Una suave vibración en su oído derecho le confirmó que Martin Faber, el responsable de la operación, cuidaba de él desde la furgoneta Lada que habían aparcado doscientos metros más allá. Martin había desembarcado en Ereván una semana antes para prepararlo todo. Llegó con un pliego de instrucciones muy preciso bajo el brazo y una impecable reputación como «computadora humana». No es que a Allen esa clase de perfiles le impactaran -él prefería los hombres de acción a los teóricos-, pero al menos sabía que no lo iba a dejar tirado.

– Todo bien. La catedral está vacía -respondió.

– Excelente. El satélite te recibe nítido. Los sensores térmicos te ubican junto al altar mayor. ¿Es correcto?

– Correcto.

– Por el color que desprendes en la termopantalla diría que pareces nervioso.

Su tono sonó jocoso.

– Maldita sea -farfulló Allen-. Estoy acalorado y este lugar es una nevera. No son los nervios… ¡Voy a pillar una jodida pulmonía en pleno mes de agosto!

– Vale, vale. El Ojo del Cielo confirma que el campo está despejado.

– Además -añadió a destiempo-, ¡no me gustan las iglesias!

Allen trató de silenciar sus pasos mientras los dirigía hacia la trasera del altar. A mano derecha, después de superar el retrato del supremo patriarca Grigor Lousavorich, accedió a la estancia que buscaba: el museo episcopal.
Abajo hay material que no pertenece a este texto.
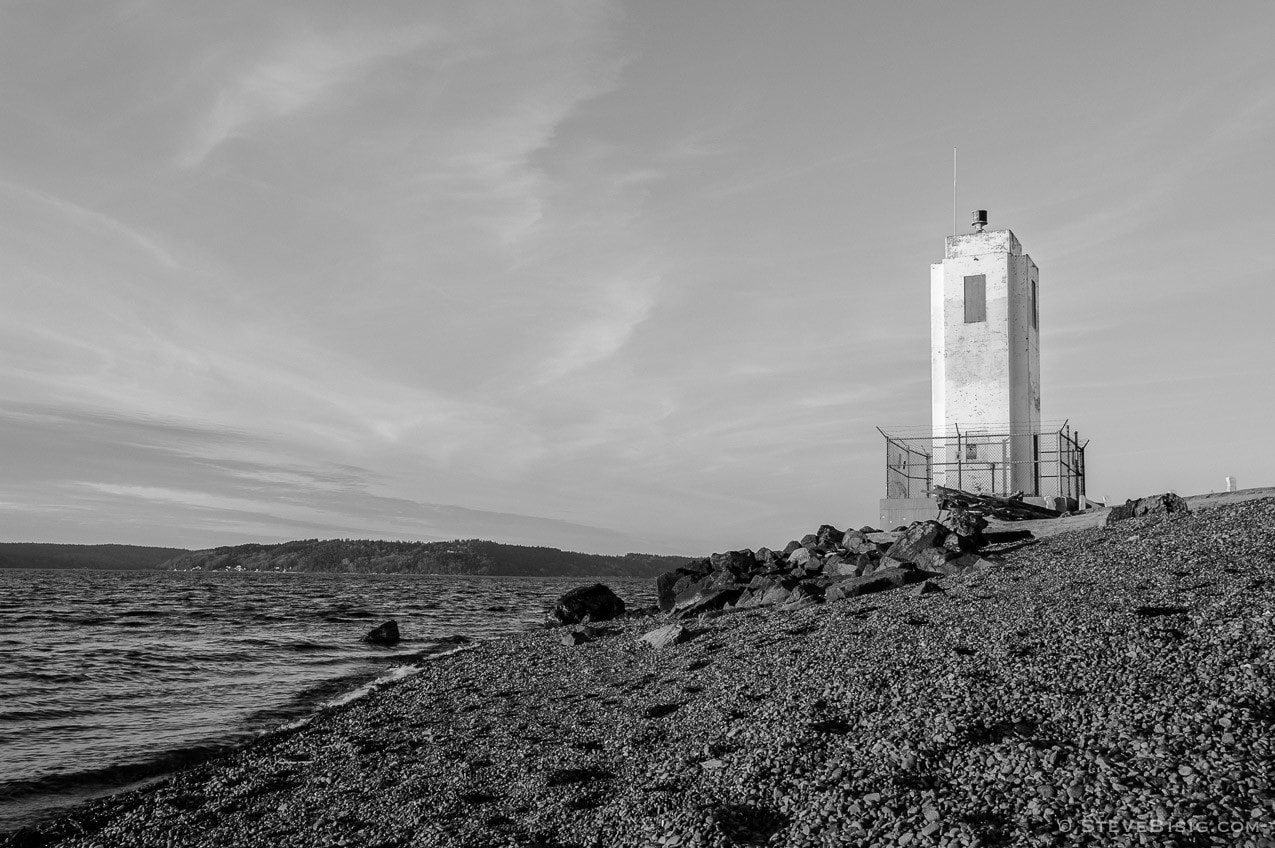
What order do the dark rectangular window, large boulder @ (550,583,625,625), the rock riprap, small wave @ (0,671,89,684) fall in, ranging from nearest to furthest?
the rock riprap → small wave @ (0,671,89,684) → large boulder @ (550,583,625,625) → the dark rectangular window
– Debes saber -susurró Faber- que esta catedral alberga algunas de las reliquias más antiguas de la cristiandad. Es una pena que no te gusten, Nick. La Iglesia cristiana de Armenia es más antigua incluso que la romana, y custodia piezas realmente valiosas.

– No me digas…

– Ya sé que no te interesa -suspiró Faber en su inter- fono-. Pero si vas a quedarte un tiempo en este país deberías saber que sus gentes fueron las primeras en abrazar el cristianismo en el siglo IV y que su…

– ¿Podrías callarte de una vez?-chistó de repente al micrófono-. ¡Intento concentrarme, joder!

– ¿Ya has llegado?

La pregunta molestó a Allen:

– Sí. ¿No lo ves por el satélite?

Hacía veinte segundos que Martin Faber luchaba con los dos monitores que recibían las señales termográficas del KH-11 dándoles golpecitos. Aunque a esa hora la Agencia Nacional de Seguridad lo había colocado justo sobre sus cabezas y la señal debía ser excelente, ambas pantallas habían virado a blanco.

– Debemos de tener algún problema con la antena -se excusó-. No te veo.

– No importa. Si me escuchas, es más que suficiente. Esto está muy tranquilo.

– De acuerdo. Descríbeme dónde estás.

Allen obedeció.

– He accedido al museo… -comenzó a susurrar-. No parece que esta gente reciba muchas visitas. Todo es gris, viejo, feo…

Dos segundos más tarde, prosiguió:

– Ahora tengo una vitrina de cristal frente a mí. Está en el centro de la habitación. Contiene libros abiertos y monedas. A los lados veo varios… No sé cómo describirlos, como pequeños botiquines colgados de las paredes.

– Son relicarios, Nick -lo interrumpió Martin, divertido-. Dirígete a la pared de la derecha. Lo que buscamos está en el centro del muro.

– ¿Está colgado?

– Enseguida lo verás. Deberías de tenerlo ya delante.

– Delante…, en el centro… -repitió-, tengo dos de esos cofrecitos. Parecen antiguos.

– Acércate.

– Uno parece de oro. Rectangular. Del tamaño de un libro grande. Tiene un cristal engastado en la parte inferior y ángeles a su alrededor.

– Es el relicario de la Espina de Cristo -dijo Martin con una seguridad aplastante-. ¿Y el otro?